Best Stoner Theories for Why 4/20 Is the Day of Weed

Pot.jpg
Pass the dutchie, bro

Yesterday we learned that there's a lot more to 4/20 than just bong rips and bloodshot eyeballs. April 20 marks the anniversary of some pretty serious shit like Hitler's birth and the Columbine Massacre. It's also the day BP ruined the Gulf of Mexico and killed 11 workers in the process after the Deepwater Horizon Semi-Submersible Mobile Offshore Drilling Unit exploded, and released a shit-ton of crude oil into the ocean. It was a total 4/20 buzzkill.

So why is it that a seemingly haunted date is celebrated as pot's counterculture Christmas? Well, there's a bunch of different theories that only make sense when you're high. From pot-related penal codes to Jerry Garcia's favorite hotel room, 4/20's origins remain widely debated. Check out some of our favorite theories after the jump.

1. "We've got a 420 in progress, we're going to need back-up."

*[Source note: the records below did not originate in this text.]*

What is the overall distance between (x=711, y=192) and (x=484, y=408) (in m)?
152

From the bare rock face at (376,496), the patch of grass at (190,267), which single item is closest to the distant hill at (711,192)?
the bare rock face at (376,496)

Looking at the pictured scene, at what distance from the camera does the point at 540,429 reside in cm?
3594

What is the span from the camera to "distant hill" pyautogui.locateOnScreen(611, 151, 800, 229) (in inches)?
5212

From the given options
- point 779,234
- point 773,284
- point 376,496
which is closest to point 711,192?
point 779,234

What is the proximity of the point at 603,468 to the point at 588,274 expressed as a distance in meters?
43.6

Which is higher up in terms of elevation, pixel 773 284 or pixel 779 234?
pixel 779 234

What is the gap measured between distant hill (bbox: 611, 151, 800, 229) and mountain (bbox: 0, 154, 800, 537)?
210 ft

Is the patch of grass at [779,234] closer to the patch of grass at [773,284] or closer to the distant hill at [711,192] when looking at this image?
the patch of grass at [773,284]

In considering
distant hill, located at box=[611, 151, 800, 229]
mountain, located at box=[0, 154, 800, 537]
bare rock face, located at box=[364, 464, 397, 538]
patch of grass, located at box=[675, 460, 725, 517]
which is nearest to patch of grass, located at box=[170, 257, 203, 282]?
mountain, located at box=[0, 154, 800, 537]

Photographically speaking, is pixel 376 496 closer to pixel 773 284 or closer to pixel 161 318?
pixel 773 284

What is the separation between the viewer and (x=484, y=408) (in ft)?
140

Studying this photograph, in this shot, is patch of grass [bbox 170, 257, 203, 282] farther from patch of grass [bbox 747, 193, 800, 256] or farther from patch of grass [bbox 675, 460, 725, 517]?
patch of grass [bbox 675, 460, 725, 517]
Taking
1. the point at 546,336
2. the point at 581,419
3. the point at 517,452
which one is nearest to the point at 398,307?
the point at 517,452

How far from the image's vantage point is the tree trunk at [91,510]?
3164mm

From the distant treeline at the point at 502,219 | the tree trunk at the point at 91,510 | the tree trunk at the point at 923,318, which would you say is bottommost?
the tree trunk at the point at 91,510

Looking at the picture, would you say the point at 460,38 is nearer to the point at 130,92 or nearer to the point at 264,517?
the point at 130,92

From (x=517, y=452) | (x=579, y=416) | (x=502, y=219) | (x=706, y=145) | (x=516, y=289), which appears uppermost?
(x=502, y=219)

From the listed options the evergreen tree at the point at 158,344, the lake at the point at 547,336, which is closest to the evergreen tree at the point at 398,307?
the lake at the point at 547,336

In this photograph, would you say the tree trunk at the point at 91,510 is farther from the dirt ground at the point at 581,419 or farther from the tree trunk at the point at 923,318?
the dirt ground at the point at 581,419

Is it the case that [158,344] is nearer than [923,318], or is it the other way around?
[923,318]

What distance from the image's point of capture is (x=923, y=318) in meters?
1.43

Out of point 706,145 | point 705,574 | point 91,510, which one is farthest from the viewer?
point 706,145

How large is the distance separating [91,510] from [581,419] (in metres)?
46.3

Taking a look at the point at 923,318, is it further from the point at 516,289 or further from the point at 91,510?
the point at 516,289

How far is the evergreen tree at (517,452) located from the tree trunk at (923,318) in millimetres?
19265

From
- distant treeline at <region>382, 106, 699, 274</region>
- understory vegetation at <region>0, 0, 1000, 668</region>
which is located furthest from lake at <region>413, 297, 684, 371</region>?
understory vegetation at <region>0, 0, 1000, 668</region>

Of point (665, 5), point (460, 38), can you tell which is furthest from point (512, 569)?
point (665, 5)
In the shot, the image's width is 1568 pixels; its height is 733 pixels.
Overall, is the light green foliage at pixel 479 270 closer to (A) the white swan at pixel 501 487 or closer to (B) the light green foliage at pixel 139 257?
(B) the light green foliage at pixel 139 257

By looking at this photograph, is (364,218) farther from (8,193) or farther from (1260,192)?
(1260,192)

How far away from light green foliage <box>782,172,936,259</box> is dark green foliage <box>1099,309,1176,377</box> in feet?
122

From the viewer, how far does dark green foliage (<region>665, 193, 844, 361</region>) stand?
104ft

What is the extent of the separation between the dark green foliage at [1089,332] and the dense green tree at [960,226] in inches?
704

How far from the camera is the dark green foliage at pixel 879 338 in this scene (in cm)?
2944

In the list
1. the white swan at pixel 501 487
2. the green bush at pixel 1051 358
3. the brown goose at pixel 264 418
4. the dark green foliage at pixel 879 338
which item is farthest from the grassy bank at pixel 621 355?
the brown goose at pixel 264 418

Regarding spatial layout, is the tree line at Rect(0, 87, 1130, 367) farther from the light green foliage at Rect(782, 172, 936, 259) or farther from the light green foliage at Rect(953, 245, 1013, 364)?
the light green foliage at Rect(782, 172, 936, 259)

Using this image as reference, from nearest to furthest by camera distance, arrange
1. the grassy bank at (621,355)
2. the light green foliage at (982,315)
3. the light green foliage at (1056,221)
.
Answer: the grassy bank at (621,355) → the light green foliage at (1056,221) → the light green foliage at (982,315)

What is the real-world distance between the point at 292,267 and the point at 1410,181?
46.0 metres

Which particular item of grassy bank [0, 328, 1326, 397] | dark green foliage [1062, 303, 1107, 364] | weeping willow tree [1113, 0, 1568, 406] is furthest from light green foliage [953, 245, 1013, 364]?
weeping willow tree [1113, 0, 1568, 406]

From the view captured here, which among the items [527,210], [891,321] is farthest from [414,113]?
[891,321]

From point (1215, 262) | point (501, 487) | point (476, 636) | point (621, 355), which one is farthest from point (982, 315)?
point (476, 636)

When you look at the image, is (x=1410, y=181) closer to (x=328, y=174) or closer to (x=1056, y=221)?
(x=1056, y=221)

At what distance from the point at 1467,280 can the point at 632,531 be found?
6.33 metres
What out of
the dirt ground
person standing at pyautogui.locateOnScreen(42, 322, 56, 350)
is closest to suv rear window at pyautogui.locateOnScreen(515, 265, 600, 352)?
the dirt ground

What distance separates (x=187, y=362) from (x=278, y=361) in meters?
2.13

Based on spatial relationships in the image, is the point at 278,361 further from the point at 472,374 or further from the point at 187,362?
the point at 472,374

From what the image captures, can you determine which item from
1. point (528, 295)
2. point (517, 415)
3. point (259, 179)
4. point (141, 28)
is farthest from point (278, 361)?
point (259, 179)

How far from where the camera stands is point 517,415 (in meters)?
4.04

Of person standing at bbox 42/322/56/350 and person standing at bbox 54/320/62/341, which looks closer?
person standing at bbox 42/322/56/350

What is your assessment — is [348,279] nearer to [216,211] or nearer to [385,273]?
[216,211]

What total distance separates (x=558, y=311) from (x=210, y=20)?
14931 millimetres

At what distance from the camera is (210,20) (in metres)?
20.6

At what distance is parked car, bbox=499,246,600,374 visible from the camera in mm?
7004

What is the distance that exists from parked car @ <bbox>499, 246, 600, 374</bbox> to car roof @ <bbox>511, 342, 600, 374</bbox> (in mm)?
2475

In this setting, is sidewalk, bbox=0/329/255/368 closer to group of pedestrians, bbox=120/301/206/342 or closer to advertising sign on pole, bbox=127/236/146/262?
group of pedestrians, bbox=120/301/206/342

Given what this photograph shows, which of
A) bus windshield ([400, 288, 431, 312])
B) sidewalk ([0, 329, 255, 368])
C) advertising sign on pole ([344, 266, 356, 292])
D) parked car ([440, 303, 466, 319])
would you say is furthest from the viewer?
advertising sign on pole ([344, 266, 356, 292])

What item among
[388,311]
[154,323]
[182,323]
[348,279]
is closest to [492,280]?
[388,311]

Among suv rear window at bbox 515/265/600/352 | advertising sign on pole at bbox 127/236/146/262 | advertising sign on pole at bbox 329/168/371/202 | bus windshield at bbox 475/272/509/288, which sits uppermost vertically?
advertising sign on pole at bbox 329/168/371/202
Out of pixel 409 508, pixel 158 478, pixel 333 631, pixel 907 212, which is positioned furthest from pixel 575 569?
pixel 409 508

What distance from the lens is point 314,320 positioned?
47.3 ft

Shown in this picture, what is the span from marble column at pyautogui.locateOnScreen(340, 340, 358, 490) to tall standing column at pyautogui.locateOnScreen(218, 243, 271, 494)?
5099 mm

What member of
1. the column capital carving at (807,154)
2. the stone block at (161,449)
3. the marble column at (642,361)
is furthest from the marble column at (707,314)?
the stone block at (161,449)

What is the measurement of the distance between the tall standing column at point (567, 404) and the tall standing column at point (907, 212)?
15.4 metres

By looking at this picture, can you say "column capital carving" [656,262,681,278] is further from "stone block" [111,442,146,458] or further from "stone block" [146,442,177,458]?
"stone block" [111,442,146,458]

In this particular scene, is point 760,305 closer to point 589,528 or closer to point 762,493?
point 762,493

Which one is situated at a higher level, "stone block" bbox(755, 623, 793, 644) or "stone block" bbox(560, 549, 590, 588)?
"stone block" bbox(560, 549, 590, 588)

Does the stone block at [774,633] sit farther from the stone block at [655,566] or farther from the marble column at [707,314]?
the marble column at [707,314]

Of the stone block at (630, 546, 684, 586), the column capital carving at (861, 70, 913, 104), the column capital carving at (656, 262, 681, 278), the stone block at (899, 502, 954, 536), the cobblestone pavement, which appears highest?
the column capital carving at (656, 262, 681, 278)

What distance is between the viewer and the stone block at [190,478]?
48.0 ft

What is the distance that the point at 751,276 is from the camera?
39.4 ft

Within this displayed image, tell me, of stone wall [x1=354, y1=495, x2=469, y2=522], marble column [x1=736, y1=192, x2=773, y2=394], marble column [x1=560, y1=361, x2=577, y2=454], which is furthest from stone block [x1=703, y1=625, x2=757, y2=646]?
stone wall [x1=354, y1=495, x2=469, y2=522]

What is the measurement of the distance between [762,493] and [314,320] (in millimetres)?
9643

It's been rumored that 4/20 was the California penal code for marijuana possession, but sorry stoner, it's not. In fact, penal code 4-20 is about obstructing access to public land and "every person who unlawfully prevents, hinders, or obstructs...is guilty of a misdemeanor."

2. Drug Dealer Pager Code 420.

What came first, the stoner or the beeper? The stoner did, and so did the 420-pot connection that inevitably became a beeper code like 42, 143, 555. The 420-pot/beeper connection pretty much died when cell phones took over, and texting your drug dealer became all the rage. "Yo bro, got work?"

3. The Grateful Dead Insisted on Staying in Room 420.

Yes, the Grateful Dead might be the most overrated dad-rock jam band in the history of modern music, and the only reason pot's become so synonymous with the band isn't because the group members were a bunch stoners, but rather you must be high to listen to their music. The thought of the entire group sharing room 420 is ludicrous. What fourth floor room of any hotel you've ever been to could possibly accommodate Jerry Garcia's fat ass, and a bunch of other sweaty, smelly hippies? None.

4. It's Tea Time in Amsterdam.

Really? Everyone knows teatime in Holland is at 3 p.m. Actually, we're not sure if it is because last time we were in Amsterdam, we were so fucked up on mushrooms that we regrettably missed afternoon tea, and opted for a tour of the Van Gogh Museum.

5. 1970s San Rafael, California "High" School Kids Coin the Phrase

According to a High Times magazine article and in-depth research by Huffington Post, a group of stoner classmates who called themselves "The Waldos," coined the 420-term in 1971 when they heard a plot of weed plants near the Point Reyes Peninsula Coast Guard station had been left unattended. They'd meet outside of their San Rafael High School, and embark on a quest to find green each day, but came up short every time. But 420 stuck, and they found it to be a clever code word for pot smoking.

Forty years later, "four-twenty" is still part of the American lexicon.

What did we learn today? Nothing of serious value, just a bunch of useless trivia y'all can share with your frat bros tomorrow when you're posted up on the couch hitting that sweet, glass-on-glass Roor you spent last semester's tuition money on.